**Written instruction:** Write out every entry below word for word, leaving the pictures out.

Spatial entries based on pictures:
----
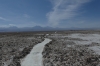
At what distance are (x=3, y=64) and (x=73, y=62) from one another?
8.68 metres

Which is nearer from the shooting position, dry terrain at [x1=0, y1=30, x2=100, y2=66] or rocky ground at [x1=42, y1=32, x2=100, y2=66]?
rocky ground at [x1=42, y1=32, x2=100, y2=66]

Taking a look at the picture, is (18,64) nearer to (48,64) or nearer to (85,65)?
(48,64)

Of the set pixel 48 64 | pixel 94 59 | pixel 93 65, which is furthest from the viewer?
pixel 94 59

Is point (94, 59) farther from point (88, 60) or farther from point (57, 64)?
point (57, 64)

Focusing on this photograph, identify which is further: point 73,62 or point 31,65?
point 73,62

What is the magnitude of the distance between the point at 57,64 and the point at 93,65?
13.6ft

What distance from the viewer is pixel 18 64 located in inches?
554

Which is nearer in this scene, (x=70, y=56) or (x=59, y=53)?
(x=70, y=56)

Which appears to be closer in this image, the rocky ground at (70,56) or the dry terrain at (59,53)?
the rocky ground at (70,56)

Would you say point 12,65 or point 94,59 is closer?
point 12,65

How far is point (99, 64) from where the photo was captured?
537 inches

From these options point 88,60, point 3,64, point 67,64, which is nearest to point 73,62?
point 67,64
----
**Finished answer:**
At what distance are (x=3, y=64) and (x=73, y=62) from one another?
8.68 metres

Which is nearer from the shooting position, dry terrain at [x1=0, y1=30, x2=100, y2=66] or rocky ground at [x1=42, y1=32, x2=100, y2=66]?
rocky ground at [x1=42, y1=32, x2=100, y2=66]

Taking a look at the picture, is (18,64) nearer to (48,64) or nearer to (85,65)?
(48,64)

Of the set pixel 48 64 | pixel 94 59 | pixel 93 65, which is furthest from the viewer?
pixel 94 59

Is point (94, 59) farther from point (88, 60) or farther from point (57, 64)?
point (57, 64)

Focusing on this photograph, identify which is further: point 73,62 or point 31,65?
point 73,62

What is the magnitude of the distance between the point at 57,64 and the point at 93,65?
13.6ft

What distance from the viewer is pixel 18 64 located in inches?
554

Which is nearer in this scene, (x=70, y=56) or (x=59, y=53)?
(x=70, y=56)

Which appears to be closer in this image, the rocky ground at (70,56) or the dry terrain at (59,53)?
the rocky ground at (70,56)

Would you say point 12,65 or point 94,59 is closer?
point 12,65

How far is point (99, 64) from where the photo was captured?
537 inches

From these options point 88,60, point 3,64, point 67,64, which is nearest to point 73,62?
point 67,64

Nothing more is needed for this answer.